The previous “JDK source analysis -HashMap(1)” analyzes the internal structure of HashMap and the implementation principle of the main methods. However, there are many other questions that are often asked during an interview, and this article will briefly analyze some of the most common ones.
Here is the internal structure of HashMap (JDK 1.8) :
FAQ:
Q1: Is HashMap thread safe? Why is that?
First, HashMap is thread-unsafe. Many of you know this, and the HashMap source code explains it. butWhy is it unsafe? Where is it reflected? The following two examples are briefly analyzed (may not be comprehensive, just for reference).
Case 1:
Thread T1 performs structural changes such as put/remove (structural modification) operation; Thread T2 perform traversal operations, this case will throw ConcurrentModificationException.
Example code (take PUT as an example) :
private static void test(a) {
Map<Integer, Integer> map = new HashMap<>();
Thread t1 = new Thread(() -> {
for (int i = 0; i < 5000; i++) {
map.put(i, i);
}
});
Thread t2 = new Thread(() -> {
for (Map.Entry<Integer, Integer> entry : map.entrySet()) {
System.out.println(entry);
}
});
t1.start();
t2.start();
}
// Execution result:
/ / throw the Java. Util. ConcurrentModificationException
Here’s why:
if(modCount ! = expectedModCount)
throw new ConcurrentModificationException();
HashMap iterators andIn the collection view, are compared to the value. The purpose is to determine whether other threads are structurally modifying the HashMap, and if so, to throw an exception.
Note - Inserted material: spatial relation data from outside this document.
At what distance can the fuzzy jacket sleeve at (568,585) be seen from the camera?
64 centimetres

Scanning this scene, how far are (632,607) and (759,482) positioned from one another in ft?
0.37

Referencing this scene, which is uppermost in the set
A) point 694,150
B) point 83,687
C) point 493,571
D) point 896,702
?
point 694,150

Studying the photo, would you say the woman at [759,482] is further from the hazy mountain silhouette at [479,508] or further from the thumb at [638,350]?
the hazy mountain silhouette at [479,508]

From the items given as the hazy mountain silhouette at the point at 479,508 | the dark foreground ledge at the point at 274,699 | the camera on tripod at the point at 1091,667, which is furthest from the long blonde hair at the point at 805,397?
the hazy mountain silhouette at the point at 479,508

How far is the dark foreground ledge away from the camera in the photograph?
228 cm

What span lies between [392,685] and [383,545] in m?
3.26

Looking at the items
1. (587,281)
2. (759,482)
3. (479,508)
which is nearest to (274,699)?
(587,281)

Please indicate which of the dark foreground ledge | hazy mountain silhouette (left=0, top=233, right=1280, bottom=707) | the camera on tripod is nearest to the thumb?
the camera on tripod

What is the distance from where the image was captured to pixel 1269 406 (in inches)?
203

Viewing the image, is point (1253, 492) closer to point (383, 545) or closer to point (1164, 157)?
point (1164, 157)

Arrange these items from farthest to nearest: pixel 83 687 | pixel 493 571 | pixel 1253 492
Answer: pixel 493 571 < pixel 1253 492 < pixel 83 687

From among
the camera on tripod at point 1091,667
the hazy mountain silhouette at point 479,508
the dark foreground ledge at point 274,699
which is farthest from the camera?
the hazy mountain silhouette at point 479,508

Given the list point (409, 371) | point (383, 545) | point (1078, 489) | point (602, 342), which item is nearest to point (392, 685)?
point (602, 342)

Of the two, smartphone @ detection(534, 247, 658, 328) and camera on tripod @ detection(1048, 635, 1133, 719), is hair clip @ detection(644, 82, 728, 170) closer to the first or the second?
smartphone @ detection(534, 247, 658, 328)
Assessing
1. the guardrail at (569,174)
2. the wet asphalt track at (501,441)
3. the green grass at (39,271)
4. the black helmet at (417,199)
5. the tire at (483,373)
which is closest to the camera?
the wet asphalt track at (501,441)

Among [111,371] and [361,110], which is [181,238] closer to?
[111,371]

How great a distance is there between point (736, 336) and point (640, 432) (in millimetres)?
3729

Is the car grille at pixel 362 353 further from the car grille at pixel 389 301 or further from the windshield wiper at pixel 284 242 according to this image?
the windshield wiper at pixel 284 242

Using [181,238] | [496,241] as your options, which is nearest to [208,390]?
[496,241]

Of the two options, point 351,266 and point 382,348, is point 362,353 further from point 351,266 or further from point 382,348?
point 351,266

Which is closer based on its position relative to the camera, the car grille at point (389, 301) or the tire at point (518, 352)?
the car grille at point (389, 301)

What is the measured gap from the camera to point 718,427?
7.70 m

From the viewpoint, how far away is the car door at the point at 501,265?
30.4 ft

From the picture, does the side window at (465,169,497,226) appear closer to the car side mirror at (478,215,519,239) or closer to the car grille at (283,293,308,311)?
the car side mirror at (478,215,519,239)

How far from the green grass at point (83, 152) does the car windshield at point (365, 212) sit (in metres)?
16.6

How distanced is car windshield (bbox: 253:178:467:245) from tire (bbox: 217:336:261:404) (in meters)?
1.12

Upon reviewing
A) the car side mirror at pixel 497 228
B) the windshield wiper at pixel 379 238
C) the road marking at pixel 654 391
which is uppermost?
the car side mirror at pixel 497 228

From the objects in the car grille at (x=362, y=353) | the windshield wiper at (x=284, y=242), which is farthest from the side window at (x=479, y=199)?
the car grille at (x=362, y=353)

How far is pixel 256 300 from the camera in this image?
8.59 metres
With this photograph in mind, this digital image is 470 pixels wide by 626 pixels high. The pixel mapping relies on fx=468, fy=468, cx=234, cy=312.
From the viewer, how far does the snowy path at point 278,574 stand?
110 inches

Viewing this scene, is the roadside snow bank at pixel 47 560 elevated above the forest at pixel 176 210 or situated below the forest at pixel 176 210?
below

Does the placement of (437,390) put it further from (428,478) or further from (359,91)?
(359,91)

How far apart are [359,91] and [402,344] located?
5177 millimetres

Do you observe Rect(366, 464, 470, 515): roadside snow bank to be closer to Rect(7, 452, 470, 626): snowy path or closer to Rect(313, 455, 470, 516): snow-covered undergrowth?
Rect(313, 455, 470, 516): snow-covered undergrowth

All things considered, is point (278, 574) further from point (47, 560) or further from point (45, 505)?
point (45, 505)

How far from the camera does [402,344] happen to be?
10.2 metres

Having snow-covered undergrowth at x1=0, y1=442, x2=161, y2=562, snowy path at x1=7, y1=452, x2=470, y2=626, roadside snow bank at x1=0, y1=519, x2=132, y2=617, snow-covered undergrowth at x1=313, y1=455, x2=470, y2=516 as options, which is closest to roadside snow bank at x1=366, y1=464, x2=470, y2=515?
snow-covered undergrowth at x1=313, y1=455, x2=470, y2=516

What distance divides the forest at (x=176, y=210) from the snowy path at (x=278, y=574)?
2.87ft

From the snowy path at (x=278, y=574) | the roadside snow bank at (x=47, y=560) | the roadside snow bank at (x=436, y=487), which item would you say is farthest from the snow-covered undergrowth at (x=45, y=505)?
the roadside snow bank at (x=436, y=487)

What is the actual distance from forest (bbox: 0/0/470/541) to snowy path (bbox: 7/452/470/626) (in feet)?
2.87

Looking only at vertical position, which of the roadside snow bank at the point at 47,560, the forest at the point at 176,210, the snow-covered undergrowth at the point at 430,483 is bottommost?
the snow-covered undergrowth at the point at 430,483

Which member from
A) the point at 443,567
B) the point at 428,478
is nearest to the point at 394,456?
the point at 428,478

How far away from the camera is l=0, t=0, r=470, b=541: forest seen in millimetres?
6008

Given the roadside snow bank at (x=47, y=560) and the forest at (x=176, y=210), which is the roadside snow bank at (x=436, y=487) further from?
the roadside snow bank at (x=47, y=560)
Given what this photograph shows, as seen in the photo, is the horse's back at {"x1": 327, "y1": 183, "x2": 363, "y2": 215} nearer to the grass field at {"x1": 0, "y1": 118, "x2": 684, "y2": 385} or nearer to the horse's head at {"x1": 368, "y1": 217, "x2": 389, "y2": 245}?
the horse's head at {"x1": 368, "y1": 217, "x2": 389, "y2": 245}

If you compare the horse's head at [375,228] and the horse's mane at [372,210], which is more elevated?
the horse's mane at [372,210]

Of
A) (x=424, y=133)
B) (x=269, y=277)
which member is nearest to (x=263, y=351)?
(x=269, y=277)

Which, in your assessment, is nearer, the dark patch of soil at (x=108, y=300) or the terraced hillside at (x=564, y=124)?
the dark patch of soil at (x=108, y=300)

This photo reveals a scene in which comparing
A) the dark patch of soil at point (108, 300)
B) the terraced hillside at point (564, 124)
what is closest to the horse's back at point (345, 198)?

PS: If you read the HashMap source code carefully, you can find the following line in the structural modification method:
++modCount;
This value is used to record the number of structural changes.
case 2:
Both threads T1 and T2 perform put /Structural changes such as remove (structural modification). Using the PUT method as an example, occursElement override.
Sample code:
private static void test(a) throws InterruptedException {
Map<Integer, Integer> map = new HashMap<>();
Thread t1 = new Thread(() -> {
for (int i = 0; i < 5000; i++) {
map.put(i, i);
}
});
Thread t2 = new Thread(() -> {
for (int i = 5000; i < 10000; i++) {
map.put(i, i);
}
});
t1.start();
t2.start();
TimeUnit.SECONDS.sleep(20);
System.out.println(map);
System.out.println("size: " + map.size());
}
// Output result:
// {8192=8192, 8193=8193, 8194=8194, 8195=8195,...
// size: 9666
// PS: This is the result of a single test. The specific result of multiple tests may be different, but basically there is no case where size=10000.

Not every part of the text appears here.